-- SUPPLIED TEXT follows --

But there are also crucial differences, notably Britain's ability to devalue its currency -- the trade-weighted value of which has fallen by about a quarter since mid-2007 -- and to control its own interest rates because it is not part of the euro zone. Bidwell points out that this gives Britain a degree of freedom that other countries don't have, allowing it to avoid the potentially catastrophic deflation prospects faced by the likes of Portugal.
With seven of Britain's 10 main trading partners being euro members (the U.S. is the largest at 13% of trade, followed by Germany at 11%), a collapse of the euro would hit Britain hard in trade terms. But Brown's decision to keep Britain out of the euro zone looks smart in hindsight. The situation in Britain, Booth says, is "less urgent," but "no less chronic."
Meanwhile, Europe's proposed regulations targeting hedge funds are another source for concern, says Simon Walker, chief executive of the British Venture Capital Association (BVCA). These regulations could drive funds out of Britain, where venture capital is, according to Walker, an "area of great potential" for British enterprise development. Prime Minister Cameron has expressed his own reservations about the regulations, which are supported by Germany, and he has pledged to oppose them. But, like much about Europe, they may become a poison pill Britain has to swallow.
Tough Fiscal Measures
Much remains unclear about what the new coalition government needs to do, or even how damaged Britain's economy really is. But there are clearly problems that need addressing -- including the size of Britain's public sector (consuming half of national income and especially bloated outside the economic hothouse of London and the southeast) and the resulting budget deficit.
Walker notes that unless government spending is brought under control, Britain could end up "like Portugal ... a country with a glorious past, but a pretty B-grade economic power." Bidwell adds that the deficit needs to be reduced drastically. This is not without risks, especially with signs of a fragile recovery emerging. "It is hard to know who will pick up the slack as government spending goes down."

-- SUPPLIED TEXT concluded --
-- MATERIAL SHOWN follows --

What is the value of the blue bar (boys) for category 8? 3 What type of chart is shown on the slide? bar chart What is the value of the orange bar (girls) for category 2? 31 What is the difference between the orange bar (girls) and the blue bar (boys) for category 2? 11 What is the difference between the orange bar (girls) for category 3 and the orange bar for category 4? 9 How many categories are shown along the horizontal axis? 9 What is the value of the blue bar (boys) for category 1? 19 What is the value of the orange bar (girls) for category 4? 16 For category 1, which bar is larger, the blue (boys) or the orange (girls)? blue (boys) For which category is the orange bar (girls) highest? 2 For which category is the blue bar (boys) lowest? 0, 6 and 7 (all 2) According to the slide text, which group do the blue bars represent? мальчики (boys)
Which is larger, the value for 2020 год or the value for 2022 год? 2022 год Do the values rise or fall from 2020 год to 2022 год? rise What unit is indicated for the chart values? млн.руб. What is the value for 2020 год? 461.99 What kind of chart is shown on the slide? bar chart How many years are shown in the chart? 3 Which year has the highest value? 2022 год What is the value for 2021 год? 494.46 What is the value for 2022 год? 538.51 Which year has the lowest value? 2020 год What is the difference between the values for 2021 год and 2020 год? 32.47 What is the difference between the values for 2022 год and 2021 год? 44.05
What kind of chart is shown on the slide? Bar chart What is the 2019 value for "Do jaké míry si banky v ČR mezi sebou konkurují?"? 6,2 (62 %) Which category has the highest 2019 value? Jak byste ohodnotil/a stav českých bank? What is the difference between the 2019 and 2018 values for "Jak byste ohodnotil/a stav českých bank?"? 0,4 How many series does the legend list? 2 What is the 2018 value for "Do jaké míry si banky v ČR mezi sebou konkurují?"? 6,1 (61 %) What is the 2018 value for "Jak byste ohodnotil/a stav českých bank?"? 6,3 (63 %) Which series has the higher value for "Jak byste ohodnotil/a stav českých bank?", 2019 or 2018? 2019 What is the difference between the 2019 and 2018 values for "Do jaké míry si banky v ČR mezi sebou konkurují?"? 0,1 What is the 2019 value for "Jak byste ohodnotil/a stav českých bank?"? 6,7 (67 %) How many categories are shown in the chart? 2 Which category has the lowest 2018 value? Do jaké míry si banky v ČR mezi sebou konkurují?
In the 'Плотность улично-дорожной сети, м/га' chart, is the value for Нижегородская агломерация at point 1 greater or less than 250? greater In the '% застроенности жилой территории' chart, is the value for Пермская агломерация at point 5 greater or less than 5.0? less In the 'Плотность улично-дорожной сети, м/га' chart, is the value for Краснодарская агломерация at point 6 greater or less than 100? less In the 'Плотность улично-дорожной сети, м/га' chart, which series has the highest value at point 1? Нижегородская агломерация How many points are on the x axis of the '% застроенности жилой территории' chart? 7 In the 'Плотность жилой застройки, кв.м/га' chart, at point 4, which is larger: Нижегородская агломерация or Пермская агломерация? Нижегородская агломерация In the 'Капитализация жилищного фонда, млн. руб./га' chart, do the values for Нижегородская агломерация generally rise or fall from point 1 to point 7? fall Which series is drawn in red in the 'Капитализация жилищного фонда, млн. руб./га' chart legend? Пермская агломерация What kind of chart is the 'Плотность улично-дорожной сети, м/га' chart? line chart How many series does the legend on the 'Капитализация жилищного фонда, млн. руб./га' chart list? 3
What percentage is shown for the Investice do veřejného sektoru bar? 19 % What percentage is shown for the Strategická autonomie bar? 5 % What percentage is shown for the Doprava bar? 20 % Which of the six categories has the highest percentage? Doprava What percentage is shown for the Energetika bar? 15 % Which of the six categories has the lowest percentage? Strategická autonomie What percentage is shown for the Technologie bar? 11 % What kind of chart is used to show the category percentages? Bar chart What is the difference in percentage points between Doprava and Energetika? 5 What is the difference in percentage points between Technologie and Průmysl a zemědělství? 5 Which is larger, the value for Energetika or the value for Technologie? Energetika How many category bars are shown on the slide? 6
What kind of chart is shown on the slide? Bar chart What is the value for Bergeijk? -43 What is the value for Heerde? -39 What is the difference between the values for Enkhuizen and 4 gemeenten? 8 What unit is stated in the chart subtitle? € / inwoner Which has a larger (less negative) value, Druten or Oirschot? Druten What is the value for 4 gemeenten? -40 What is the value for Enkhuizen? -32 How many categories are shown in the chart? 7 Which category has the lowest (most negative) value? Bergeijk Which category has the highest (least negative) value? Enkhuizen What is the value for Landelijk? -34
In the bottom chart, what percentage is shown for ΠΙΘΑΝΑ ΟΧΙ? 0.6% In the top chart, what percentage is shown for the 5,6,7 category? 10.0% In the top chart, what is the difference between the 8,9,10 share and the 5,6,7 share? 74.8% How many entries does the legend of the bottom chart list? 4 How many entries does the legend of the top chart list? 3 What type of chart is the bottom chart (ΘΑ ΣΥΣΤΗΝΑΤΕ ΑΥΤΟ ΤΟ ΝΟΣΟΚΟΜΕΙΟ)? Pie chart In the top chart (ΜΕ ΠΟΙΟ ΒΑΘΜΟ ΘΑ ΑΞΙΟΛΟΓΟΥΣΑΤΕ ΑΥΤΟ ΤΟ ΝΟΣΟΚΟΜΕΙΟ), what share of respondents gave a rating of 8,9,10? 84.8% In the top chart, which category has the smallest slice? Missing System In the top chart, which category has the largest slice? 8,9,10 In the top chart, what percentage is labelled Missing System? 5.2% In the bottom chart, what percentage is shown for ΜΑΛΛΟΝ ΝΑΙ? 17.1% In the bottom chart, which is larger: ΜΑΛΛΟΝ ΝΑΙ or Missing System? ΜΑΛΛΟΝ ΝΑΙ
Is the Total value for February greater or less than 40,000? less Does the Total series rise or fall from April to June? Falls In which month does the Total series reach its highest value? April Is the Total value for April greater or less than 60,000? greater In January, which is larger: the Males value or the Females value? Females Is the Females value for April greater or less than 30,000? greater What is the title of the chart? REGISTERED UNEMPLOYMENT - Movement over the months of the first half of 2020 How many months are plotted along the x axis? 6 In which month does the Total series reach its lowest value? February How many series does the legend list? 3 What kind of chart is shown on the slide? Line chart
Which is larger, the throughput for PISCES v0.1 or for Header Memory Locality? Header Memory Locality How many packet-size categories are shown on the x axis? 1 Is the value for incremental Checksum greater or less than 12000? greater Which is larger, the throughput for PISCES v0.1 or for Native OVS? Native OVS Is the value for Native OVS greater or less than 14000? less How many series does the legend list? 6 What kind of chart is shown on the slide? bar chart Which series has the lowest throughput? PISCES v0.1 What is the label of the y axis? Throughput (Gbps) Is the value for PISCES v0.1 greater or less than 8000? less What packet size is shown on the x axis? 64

-- MATERIAL SHOWN concluded --

WHAT YOU WILL DO:
1. Could you reproduce the passage on Britain's economy word for word, from start to finish?
2. Can you rewrite the records as a Markdown table with a Row column for the row number and a Record column for the line? Start at the first record, end at the line containing "Which is larger, the value for 2020", include both ends, and skip blank lines.

RESULTS OF THE TASKS:
1.
But there are also crucial differences, notably Britain's ability to devalue its currency -- the trade-weighted value of which has fallen by about a quarter since mid-2007 -- and to control its own interest rates because it is not part of the euro zone. Bidwell points out that this gives Britain a degree of freedom that other countries don't have, allowing it to avoid the potentially catastrophic deflation prospects faced by the likes of Portugal.
With seven of Britain's 10 main trading partners being euro members (the U.S. is the largest at 13% of trade, followed by Germany at 11%), a collapse of the euro would hit Britain hard in trade terms. But Brown's decision to keep Britain out of the euro zone looks smart in hindsight. The situation in Britain, Booth says, is "less urgent," but "no less chronic."
Meanwhile, Europe's proposed regulations targeting hedge funds are another source for concern, says Simon Walker, chief executive of the British Venture Capital Association (BVCA). These regulations could drive funds out of Britain, where venture capital is, according to Walker, an "area of great potential" for British enterprise development. Prime Minister Cameron has expressed his own reservations about the regulations, which are supported by Germany, and he has pledged to oppose them. But, like much about Europe, they may become a poison pill Britain has to swallow.
Tough Fiscal Measures
Much remains unclear about what the new coalition government needs to do, or even how damaged Britain's economy really is. But there are clearly problems that need addressing -- including the size of Britain's public sector (consuming half of national income and especially bloated outside the economic hothouse of London and the southeast) and the resulting budget deficit.
Walker notes that unless government spending is brought under control, Britain could end up "like Portugal ... a country with a glorious past, but a pretty B-grade economic power." Bidwell adds that the deficit needs to be reduced drastically. This is not without risks, especially with signs of a fragile recovery emerging. "It is hard to know who will pick up the slack as government spending goes down."

2.
| Row | Record |
|---|---|
| 1 | What is the value of the blue bar (boys) for category 8? 3 What type of chart is shown on the slide? bar chart What is the value of the orange bar (girls) for category 2? 31 What is the difference between the orange bar (girls) and the blue bar (boys) for category 2? 11 What is the difference between the orange bar (girls) for category 3 and the orange bar for category 4? 9 How many categories are shown along the horizontal axis? 9 What is the value of the blue bar (boys) for category 1? 19 What is the value of the orange bar (girls) for category 4? 16 For category 1, which bar is larger, the blue (boys) or the orange (girls)? blue (boys) For which category is the orange bar (girls) highest? 2 For which category is the blue bar (boys) lowest? 0, 6 and 7 (all 2) According to the slide text, which group do the blue bars represent? мальчики (boys) |
| 2 | Which is larger, the value for 2020 год or the value for 2022 год? 2022 год Do the values rise or fall from 2020 год to 2022 год? rise What unit is indicated for the chart values? млн.руб. What is the value for 2020 год? 461.99 What kind of chart is shown on the slide? bar chart How many years are shown in the chart? 3 Which year has the highest value? 2022 год What is the value for 2021 год? 494.46 What is the value for 2022 год? 538.51 Which year has the lowest value? 2020 год What is the difference between the values for 2021 год and 2020 год? 32.47 What is the difference between the values for 2022 год and 2021 год? 44.05 |